Only he never did get round to going to college. Taking a job in a restaurant while he put a ­portfolio together, he ended up working in the kitchen and found he "absolutely loved it". He also found the "rock and roll hours" were to his liking, a working pattern that would come in handy later in his career.

The restaurant in question was at Andrew Edmonds' wine bar in Soho and it was the mid-1980s.

The Scot was in his element and, at the age of 21, became the youngest chef to be entered into the Good Food Guide. His clientele included staffers from National Magazine House, whose titles included Vogue and Harpers & Queen.

"They all loved us - we were like their little canteen. It was Soho in the 1980s and it was the four-hour lunch. It was phenomenal."

It was during this time that the self-taught chef learned to become a "good shopper", and revelled in exploring the London markets, bakeries, butchers and delicatessens for the best ingredients.

The restaurant and wine bar is there to this day. After five years in Soho he took up what was ­ultimately to be a job as a "rock and roll chef", beginning with a six-month tour with Tina Turner.

It sounded glamorous, but in reality it was a gruelling experience. He travelled as part of the crew, with his kitchen literally packed in flight cases, and found himself having to cook, and source ingredients in the most taxing conditions.

Mr Quigley said: "It could be like a bullring in Madrid and you would have to clear a space and build a kitchen. You would do everything but put a floor down. It could be outdoors, it could be indoors."

The chef said the experience made him a better kitchen manager and equipped him with the skills to deal with adversity. And it seemed to suit him, because after working for Tina Turner he then went on the road with Janet Jackson, Guns N' Roses, Morrissey, Elton John and Bryan Adams.

While Morrissey "made lots of demands" and Guns N'Roses were off the wall with their requests - guitarist Slash demanded reindeer in Sweden, only he never quite got round to eating it - Adams perhaps presented the biggest test. Mr Quigley, who became firm friends with the Canadian star after spending five years as his private chef, said it was difficult to maintain his vegan diet, particularly in the middle of America.

When the rock and roll years came to an end, Mr Quigley returned to Glasgow. He helped Bobby Paterson launch Mojo on Bath Street, where he met Gillian, before going on to hold executive chef positions with the Big Beat hospitality group and the Art House Hotel, also on Bath Street. He then opened the eponymous Quigley's restaurant on the same street before the chance to open Red Onion, in a site previously operated by Gordon Yuill, arose.

Although recent years have been tough, the chef senses brighter times are ahead. Over the years he has worked hard to build business on the back of Glasgow's growing conference business. He is looking forward to the spin-offs, the Hydro and Commonweath Games will bring, as well as the addition of a further 3000 hotel rooms across the city. There is also the prospect of a 98-bedroom Hampton Inn, operating under one of the Hilton brands, opening across the road.
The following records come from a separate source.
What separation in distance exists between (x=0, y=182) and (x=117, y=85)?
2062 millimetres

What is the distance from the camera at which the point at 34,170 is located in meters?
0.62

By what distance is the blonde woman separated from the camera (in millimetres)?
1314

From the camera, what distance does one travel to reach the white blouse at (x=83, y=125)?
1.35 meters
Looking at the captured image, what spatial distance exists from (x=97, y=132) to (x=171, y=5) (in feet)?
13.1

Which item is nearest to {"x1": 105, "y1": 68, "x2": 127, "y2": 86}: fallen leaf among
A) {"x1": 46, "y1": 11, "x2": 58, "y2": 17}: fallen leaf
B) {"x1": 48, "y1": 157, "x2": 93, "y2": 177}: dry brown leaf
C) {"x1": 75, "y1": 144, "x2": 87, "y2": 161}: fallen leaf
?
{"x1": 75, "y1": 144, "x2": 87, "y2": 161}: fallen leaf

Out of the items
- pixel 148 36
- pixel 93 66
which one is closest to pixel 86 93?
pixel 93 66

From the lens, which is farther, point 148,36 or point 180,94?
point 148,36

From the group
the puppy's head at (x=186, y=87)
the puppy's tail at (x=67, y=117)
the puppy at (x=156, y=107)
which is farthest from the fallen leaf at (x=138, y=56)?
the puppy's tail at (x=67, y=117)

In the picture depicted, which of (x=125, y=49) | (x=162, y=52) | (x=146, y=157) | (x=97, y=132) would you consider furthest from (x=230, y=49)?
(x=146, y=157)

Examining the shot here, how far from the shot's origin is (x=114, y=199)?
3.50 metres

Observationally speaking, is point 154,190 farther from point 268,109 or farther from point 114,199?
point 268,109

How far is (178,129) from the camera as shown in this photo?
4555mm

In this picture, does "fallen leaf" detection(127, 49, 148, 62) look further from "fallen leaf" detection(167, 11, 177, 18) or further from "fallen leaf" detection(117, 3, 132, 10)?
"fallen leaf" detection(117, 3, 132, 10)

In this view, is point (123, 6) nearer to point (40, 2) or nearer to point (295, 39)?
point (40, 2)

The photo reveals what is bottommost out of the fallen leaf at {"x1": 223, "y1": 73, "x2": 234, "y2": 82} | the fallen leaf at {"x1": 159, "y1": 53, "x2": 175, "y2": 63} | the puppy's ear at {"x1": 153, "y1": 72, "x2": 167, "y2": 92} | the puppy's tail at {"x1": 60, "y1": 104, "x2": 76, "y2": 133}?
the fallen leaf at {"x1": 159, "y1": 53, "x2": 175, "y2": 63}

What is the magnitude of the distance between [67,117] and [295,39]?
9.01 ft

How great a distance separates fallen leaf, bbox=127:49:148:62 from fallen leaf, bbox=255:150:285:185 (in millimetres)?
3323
But he believes the restaurant scene in the city has never been so crowded. He said: "It is scarily competitive and healthy. We can no longer ride on our reputation as such, because there is so much choice now.

"On the down side, there are too many faceless, characterless chains. What you are seeing across these chains is [a] homogenised menu of bruschetta, pasta, pizza. It does not take the brain of Britain to devise those menus. It takes a very low skill set to prepare it the ingredients are as cheap as chips.

"If the average customer goes there and has a pleasant service, a pleasant meal and a bottle of wine, the job is done.

"For me to cook fresh food and compete with that is extremely difficult, but there are ways and means of doing that."